Yeah, sorry, I should have made clear that the story that I tell in the post is not contained in the linked paper. Rather, it's a story that David Bau sometimes tells during talks, and which I wish were wider-known. As you note, the paper is about the problem of taking specific images and relighting them (not of generating any image at all of an indoor scene with unlit lamps), and the paper doesn't say anything about prompt-conditioned models. As I understand things, in the course of working on the linked project, Bau's group noticed that they couldn't get scenes with unlit lamps out of the popular prompt-conditioned generative image models.

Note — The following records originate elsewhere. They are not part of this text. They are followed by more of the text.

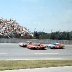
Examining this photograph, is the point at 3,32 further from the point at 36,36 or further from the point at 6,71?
the point at 6,71

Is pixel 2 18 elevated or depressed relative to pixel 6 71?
elevated

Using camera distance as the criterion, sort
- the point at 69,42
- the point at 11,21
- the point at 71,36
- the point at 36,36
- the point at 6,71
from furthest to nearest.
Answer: the point at 11,21
the point at 36,36
the point at 71,36
the point at 69,42
the point at 6,71

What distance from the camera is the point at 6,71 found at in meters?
13.2

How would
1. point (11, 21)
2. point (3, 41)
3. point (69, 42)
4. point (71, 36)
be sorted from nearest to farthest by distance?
point (3, 41) < point (69, 42) < point (71, 36) < point (11, 21)

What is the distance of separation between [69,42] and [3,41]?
13.5 meters

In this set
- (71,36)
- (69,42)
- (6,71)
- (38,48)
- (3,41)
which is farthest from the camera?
(71,36)

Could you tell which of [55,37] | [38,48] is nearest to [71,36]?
[55,37]

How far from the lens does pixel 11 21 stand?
3127 inches

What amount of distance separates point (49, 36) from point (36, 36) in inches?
175

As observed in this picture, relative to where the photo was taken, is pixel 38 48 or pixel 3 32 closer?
pixel 38 48

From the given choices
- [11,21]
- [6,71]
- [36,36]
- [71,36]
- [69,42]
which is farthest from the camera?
[11,21]

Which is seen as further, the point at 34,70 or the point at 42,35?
the point at 42,35

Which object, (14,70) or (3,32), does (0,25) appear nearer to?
(3,32)

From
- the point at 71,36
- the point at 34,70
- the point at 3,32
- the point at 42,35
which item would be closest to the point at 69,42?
the point at 71,36
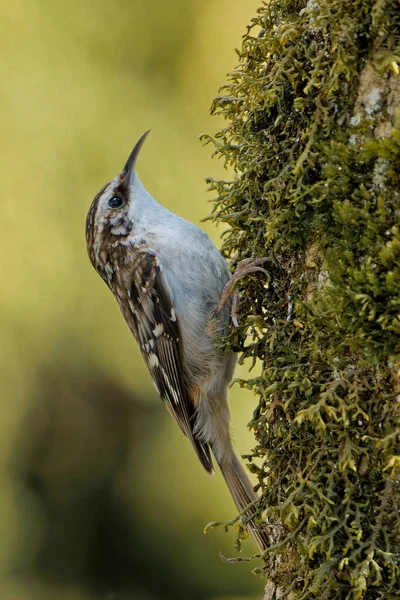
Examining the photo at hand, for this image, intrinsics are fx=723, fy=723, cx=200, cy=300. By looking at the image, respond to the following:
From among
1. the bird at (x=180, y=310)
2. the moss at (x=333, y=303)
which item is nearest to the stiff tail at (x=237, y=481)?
the bird at (x=180, y=310)

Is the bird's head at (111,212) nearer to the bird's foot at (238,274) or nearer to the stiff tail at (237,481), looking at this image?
the bird's foot at (238,274)

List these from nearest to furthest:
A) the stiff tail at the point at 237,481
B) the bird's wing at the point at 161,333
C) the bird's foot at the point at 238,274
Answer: the bird's foot at the point at 238,274 < the stiff tail at the point at 237,481 < the bird's wing at the point at 161,333

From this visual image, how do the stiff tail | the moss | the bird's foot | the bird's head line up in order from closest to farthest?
the moss < the bird's foot < the stiff tail < the bird's head

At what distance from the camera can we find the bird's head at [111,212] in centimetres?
240

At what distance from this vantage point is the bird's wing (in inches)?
88.5

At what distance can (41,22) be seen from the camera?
2805mm

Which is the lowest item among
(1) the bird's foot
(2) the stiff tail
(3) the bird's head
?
(2) the stiff tail

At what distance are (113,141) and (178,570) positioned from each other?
1.68m

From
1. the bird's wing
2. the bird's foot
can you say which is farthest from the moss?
the bird's wing

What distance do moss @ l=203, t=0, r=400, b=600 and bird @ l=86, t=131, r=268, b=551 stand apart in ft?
2.06

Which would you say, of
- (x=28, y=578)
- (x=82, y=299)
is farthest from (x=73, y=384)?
(x=28, y=578)

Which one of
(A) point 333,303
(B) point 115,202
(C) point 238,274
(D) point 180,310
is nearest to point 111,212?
(B) point 115,202

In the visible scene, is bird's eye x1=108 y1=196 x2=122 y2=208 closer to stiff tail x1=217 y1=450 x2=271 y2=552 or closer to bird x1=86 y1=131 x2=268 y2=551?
bird x1=86 y1=131 x2=268 y2=551

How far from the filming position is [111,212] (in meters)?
2.42
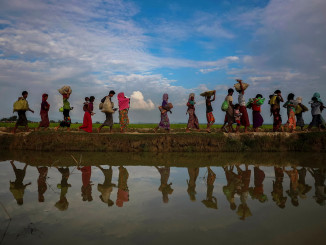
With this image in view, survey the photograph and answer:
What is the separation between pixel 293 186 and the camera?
4043mm

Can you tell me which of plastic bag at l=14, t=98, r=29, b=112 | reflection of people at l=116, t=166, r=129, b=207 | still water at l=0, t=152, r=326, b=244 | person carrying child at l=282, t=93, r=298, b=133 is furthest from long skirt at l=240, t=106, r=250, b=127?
plastic bag at l=14, t=98, r=29, b=112

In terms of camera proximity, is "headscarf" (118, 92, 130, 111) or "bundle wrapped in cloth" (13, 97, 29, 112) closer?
"bundle wrapped in cloth" (13, 97, 29, 112)

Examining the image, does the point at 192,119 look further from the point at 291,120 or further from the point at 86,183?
the point at 86,183

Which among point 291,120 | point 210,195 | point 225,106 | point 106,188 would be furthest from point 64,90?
point 291,120

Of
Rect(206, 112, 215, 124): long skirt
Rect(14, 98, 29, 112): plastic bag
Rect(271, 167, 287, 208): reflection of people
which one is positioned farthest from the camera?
Rect(206, 112, 215, 124): long skirt

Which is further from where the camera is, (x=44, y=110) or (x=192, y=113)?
(x=192, y=113)

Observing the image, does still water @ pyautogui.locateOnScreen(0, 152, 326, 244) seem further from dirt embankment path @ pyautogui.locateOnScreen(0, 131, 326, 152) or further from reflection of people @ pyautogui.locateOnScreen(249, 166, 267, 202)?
dirt embankment path @ pyautogui.locateOnScreen(0, 131, 326, 152)

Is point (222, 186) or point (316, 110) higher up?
point (316, 110)

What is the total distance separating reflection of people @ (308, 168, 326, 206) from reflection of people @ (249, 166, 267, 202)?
674 mm

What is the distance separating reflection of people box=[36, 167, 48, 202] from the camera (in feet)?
11.6

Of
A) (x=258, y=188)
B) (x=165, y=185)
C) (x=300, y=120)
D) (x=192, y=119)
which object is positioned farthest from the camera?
(x=300, y=120)

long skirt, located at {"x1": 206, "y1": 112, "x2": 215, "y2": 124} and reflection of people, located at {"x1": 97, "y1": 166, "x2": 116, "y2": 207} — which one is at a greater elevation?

Ah, thanks for the clarification! That makes way more sense. I was confused because you mentioned this in a recent conversation, I excitedly read the paper, and then couldn't see what the fuss was about (your post prompted me to re-read and notice section 4.1, the good section!).

Another thought: The main thing I find exciting about model editing is when it is surgical - it's easy to use gradient descent to find ways to intervene on a model, while breaking performance everywhere else. But if you can really localise where a concept is represented in the model and apply it there, that feels really exciting to me! Thus I find this work notably more exciting (because it edits a single latent variable) than ROME/MEMIT (which apply gradient descent)

Did they try running unCLIP on an image of a room with an unlit lamp, assuming the model had a CLIP encoder?

That might have gotten a prompt that worked.